Pedro se frotó las manos y se paseó de un lado a otro. Ya que todos estaban bien atentos, les dijo:

—Agárrense bien, diablitos: ¡Ave María Purísima!

Los diablitos, al oír esto, empezaron a querer correr. Pero como estaban pegados a las sillas por la cera, no se podían levantar. Las patas se les enredaban. Nomás se oía cómo chocaban sus cuernos y las colas se les torcían, se les trababan.

—¡Aija! ¡Aija! ¡Aija! —gritaban todos.

—¡Ave María Purísima! —repetía
Pedro.

Cuando todo se calmó, el diablo
mayor le dijo:

—¡No te queremos aquí! No se te aguanta. Vete a ver dónde, Pedro de Urdirmalas.

Entonces Pedro, que ya no tenía a dónde ir, se fue derechito a la Gloria.

—¡Tocayito! No me quisieron en el infierno —dijo Pedro de Urdimalas a San Pedro—. A ver cómo le haces para darme entrada aquí.

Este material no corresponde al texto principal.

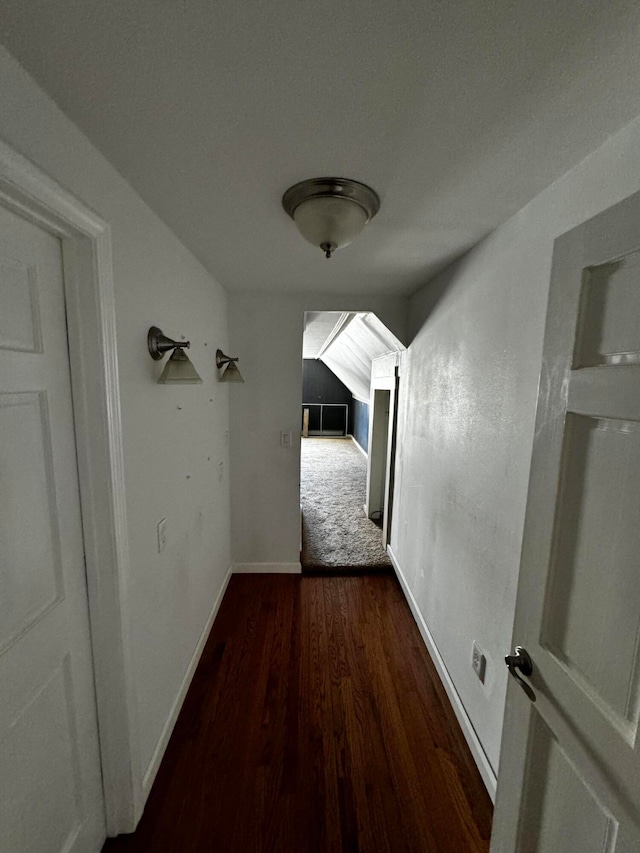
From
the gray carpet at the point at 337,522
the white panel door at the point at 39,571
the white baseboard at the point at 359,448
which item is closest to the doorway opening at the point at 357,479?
the gray carpet at the point at 337,522

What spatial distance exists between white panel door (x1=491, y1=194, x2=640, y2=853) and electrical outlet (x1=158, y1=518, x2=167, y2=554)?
1247 millimetres

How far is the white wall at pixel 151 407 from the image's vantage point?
2.58 feet

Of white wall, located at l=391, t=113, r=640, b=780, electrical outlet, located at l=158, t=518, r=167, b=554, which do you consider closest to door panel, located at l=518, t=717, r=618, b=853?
white wall, located at l=391, t=113, r=640, b=780

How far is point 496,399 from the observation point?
4.42ft

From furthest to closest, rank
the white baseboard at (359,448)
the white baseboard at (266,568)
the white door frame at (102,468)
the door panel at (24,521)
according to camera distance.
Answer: the white baseboard at (359,448) → the white baseboard at (266,568) → the white door frame at (102,468) → the door panel at (24,521)

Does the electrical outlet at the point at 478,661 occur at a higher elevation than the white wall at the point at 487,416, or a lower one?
lower

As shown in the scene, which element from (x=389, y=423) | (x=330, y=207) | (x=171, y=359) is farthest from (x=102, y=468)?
(x=389, y=423)

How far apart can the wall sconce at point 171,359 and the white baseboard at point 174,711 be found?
1.45m

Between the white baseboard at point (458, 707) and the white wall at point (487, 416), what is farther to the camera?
the white baseboard at point (458, 707)

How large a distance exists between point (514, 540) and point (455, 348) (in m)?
0.96

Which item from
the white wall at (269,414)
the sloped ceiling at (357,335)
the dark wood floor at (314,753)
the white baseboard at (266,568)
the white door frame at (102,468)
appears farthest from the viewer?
the sloped ceiling at (357,335)

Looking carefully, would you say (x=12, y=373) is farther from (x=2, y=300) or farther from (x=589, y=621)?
(x=589, y=621)

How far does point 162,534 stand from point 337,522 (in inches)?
103

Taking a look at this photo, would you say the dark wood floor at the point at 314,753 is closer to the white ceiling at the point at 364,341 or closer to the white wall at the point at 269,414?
the white wall at the point at 269,414
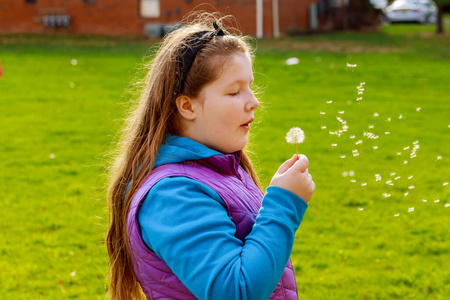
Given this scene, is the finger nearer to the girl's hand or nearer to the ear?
the girl's hand

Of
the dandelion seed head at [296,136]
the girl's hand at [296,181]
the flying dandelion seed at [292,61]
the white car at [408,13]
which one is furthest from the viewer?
the white car at [408,13]

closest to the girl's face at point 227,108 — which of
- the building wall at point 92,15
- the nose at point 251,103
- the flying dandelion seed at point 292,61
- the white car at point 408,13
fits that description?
the nose at point 251,103

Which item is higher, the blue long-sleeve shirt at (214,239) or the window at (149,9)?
the blue long-sleeve shirt at (214,239)

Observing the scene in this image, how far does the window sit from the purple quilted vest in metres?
21.4

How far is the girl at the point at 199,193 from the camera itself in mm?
1560

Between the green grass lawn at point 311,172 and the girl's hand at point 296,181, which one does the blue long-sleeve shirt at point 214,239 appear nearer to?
the girl's hand at point 296,181

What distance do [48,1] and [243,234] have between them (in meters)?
22.2

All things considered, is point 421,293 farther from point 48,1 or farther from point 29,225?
point 48,1

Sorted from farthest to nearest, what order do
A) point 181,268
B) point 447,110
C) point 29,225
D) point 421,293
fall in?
point 447,110
point 29,225
point 421,293
point 181,268

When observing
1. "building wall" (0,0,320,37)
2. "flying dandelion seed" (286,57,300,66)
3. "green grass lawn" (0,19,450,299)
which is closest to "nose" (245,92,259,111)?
"green grass lawn" (0,19,450,299)

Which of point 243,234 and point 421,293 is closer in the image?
point 243,234

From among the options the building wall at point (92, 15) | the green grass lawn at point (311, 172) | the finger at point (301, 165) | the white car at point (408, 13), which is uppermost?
the finger at point (301, 165)

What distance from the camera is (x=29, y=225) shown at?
17.1 feet

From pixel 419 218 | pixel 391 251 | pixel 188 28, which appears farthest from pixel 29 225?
pixel 188 28
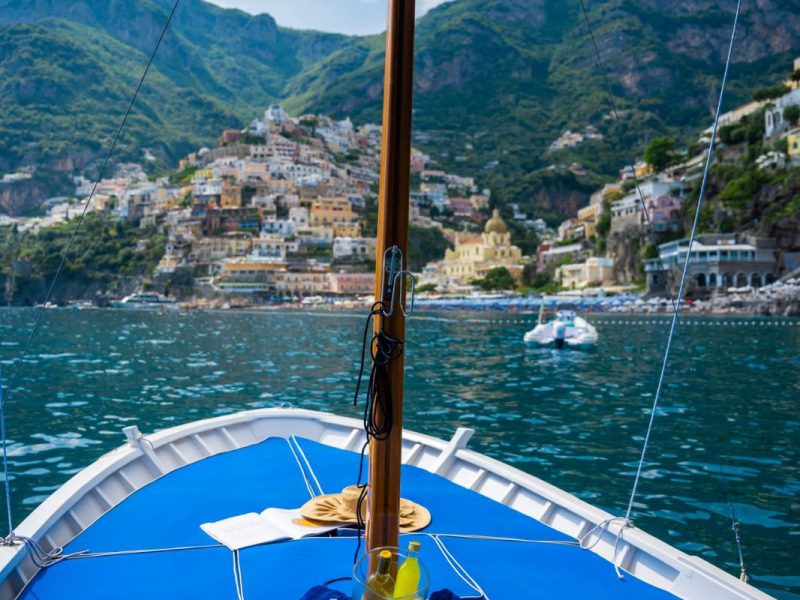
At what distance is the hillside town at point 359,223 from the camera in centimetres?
6500

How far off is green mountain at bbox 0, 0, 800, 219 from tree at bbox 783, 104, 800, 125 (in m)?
50.6

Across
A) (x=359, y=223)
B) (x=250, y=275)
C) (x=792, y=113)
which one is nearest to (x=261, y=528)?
(x=792, y=113)

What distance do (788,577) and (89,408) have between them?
10.7m

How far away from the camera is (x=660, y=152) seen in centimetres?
8519

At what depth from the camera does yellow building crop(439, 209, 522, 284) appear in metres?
92.2

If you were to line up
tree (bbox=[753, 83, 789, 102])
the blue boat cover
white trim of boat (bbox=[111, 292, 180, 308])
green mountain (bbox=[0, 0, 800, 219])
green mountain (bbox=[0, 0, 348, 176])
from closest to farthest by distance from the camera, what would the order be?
the blue boat cover
tree (bbox=[753, 83, 789, 102])
white trim of boat (bbox=[111, 292, 180, 308])
green mountain (bbox=[0, 0, 348, 176])
green mountain (bbox=[0, 0, 800, 219])

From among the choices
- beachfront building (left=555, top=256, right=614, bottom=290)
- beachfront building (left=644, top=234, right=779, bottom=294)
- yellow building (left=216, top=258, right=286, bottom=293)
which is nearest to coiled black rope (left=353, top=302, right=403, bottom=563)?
beachfront building (left=644, top=234, right=779, bottom=294)

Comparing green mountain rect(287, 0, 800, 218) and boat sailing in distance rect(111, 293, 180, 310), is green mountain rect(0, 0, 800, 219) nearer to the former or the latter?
green mountain rect(287, 0, 800, 218)

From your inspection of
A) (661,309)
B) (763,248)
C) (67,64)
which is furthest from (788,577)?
(67,64)

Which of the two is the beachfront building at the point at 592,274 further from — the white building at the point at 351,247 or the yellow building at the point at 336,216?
the yellow building at the point at 336,216

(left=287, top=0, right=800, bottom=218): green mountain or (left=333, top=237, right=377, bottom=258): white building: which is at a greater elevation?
(left=287, top=0, right=800, bottom=218): green mountain

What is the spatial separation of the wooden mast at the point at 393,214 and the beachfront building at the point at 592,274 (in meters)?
74.4

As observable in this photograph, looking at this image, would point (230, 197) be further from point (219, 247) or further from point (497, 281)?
point (497, 281)

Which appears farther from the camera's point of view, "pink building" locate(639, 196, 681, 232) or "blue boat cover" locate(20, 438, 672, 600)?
"pink building" locate(639, 196, 681, 232)
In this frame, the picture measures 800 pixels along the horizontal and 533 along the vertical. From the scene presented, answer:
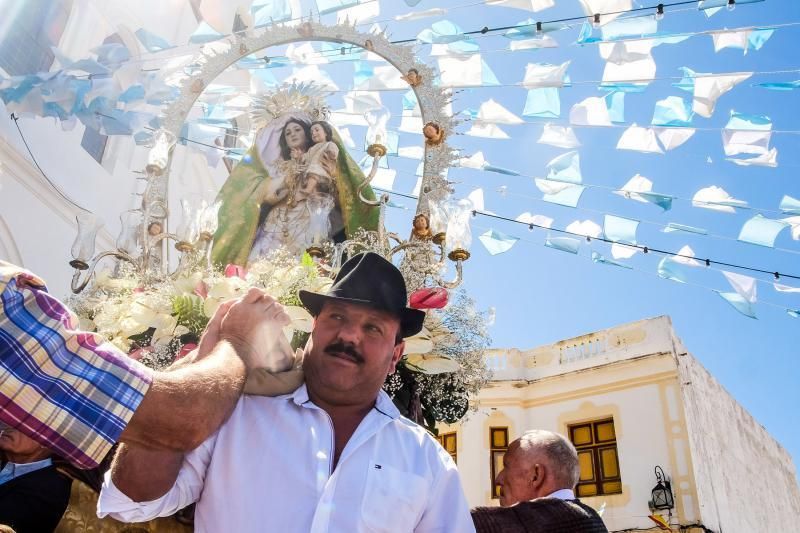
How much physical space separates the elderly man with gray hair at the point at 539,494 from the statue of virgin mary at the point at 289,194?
5.20ft

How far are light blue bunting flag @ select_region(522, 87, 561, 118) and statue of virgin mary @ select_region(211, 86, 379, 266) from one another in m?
1.92

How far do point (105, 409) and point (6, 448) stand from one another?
124 centimetres

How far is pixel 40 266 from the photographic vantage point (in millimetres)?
7996

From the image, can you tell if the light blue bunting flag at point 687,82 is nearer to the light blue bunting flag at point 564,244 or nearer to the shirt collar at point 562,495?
the light blue bunting flag at point 564,244

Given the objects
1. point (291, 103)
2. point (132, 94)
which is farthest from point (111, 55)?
point (291, 103)

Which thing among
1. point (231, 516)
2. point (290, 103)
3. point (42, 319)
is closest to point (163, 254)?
point (290, 103)

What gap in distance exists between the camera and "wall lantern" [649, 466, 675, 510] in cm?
1059

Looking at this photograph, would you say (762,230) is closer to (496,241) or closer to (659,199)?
(659,199)

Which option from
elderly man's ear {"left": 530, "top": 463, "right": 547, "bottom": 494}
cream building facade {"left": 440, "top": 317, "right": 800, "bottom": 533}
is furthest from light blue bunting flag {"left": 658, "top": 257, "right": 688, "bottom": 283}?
cream building facade {"left": 440, "top": 317, "right": 800, "bottom": 533}

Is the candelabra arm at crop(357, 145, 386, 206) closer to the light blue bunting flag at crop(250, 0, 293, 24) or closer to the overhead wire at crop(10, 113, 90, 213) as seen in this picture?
the light blue bunting flag at crop(250, 0, 293, 24)

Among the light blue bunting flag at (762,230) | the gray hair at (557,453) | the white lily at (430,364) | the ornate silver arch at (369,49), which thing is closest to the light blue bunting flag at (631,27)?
the ornate silver arch at (369,49)

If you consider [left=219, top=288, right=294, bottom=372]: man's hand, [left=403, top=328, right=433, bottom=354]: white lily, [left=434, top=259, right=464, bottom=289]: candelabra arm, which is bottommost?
[left=219, top=288, right=294, bottom=372]: man's hand

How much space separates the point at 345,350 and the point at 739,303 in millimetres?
4356

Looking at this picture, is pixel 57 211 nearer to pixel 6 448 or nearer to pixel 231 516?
pixel 6 448
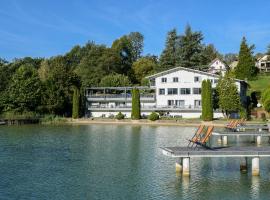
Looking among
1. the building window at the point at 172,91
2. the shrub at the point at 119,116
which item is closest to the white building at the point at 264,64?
the building window at the point at 172,91

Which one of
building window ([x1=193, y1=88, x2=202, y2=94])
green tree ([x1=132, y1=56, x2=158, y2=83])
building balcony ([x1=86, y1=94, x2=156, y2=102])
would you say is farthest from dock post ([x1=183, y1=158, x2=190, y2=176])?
green tree ([x1=132, y1=56, x2=158, y2=83])

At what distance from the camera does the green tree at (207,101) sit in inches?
2670

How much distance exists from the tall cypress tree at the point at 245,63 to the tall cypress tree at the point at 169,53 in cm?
1572

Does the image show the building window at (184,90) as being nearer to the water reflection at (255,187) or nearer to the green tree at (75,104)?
the green tree at (75,104)

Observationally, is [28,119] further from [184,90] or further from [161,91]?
[184,90]

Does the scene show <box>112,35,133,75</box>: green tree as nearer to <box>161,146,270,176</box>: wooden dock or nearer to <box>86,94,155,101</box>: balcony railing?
<box>86,94,155,101</box>: balcony railing

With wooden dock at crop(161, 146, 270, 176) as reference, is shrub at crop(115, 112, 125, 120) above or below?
above

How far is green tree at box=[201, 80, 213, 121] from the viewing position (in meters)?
67.8

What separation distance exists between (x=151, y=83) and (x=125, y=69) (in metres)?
31.2

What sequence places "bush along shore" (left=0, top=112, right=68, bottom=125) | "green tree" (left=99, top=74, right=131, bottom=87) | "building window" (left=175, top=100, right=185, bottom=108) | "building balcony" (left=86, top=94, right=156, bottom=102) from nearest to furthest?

—No, nuestro Señor dice que tú aquí no tienes entrada —le contestó.

—Pero el diablo grande no me quiso. Nadie me quiere. ¿Ónde me meto?

—Ya te dije que aquí no tienes cabida porque eres tremendo. No has hecho bien en el mundo.

San Pedro cerró la puerta y le puso la tranca.

—Bueno, vamos haciendo una cosa —gritó Pedro—. Déjame meter un dedito en la rendija de la puerta. Si no me dejas entrar, aunque sea déjame meter un dedito en la Gloria, ¿sí?

Tanto insistió Pedro que el santo accedió.

—¡Ayyy! ¡Ay, tocayito! ¡Me estás apachurrando mi dedo! ¡Aflójale, que me duele! ¡Ábrele tantito!

El santo se asustó de oír tantos gritos y abrió un poco la puerta, lo que aprovechó Pedro para meter dos dedos más.

—¡Ayayay! ¡Ayayay!, san tocayito, no seas ingrato.
¡Ábrele más!

A fuerza de gritos y quejas, Pedro logró meter toda
la mano.

—¡Ay! ¡Ay! ¡Tocayito! ¡Me estás destrozando mi mano!

Así, poco a poco, metió todo el cuerpo. Después de todo ese escándalo, ya estaba en la Gloria.

—¡Ah! ¿Qué vamos a hacer contigo? —dijo San Pedro muy enojado, y se fue a ver a nuestro Señor.

Al enterarse de lo que había sucedido, el padre grande fue hasta la puerta del cielo, se acercó a Pedro de Urdimalas y le dijo:

—¿Quién te dio permiso de meterte?

—Nadie. No tengo casa y, si no me meto aquí,
pos ¿ónde?

—¡Ah, qué caray! Eres más necio que una piedra... y como piedra te quedarás.

—Está bueno —le contestó Pedro—, pero con ojitos y sentidos, para ver y oír.

De esa manera fue que Pedro de Urdimalas quedó convertido en piedra a mitad del camino. Al pasar por ahí todos los que llegaban al cielo, se tropezaban con él. Dicen que de tanto tropezón, rodaron a Pedro cada vez más adentro, más cerca del padre grande.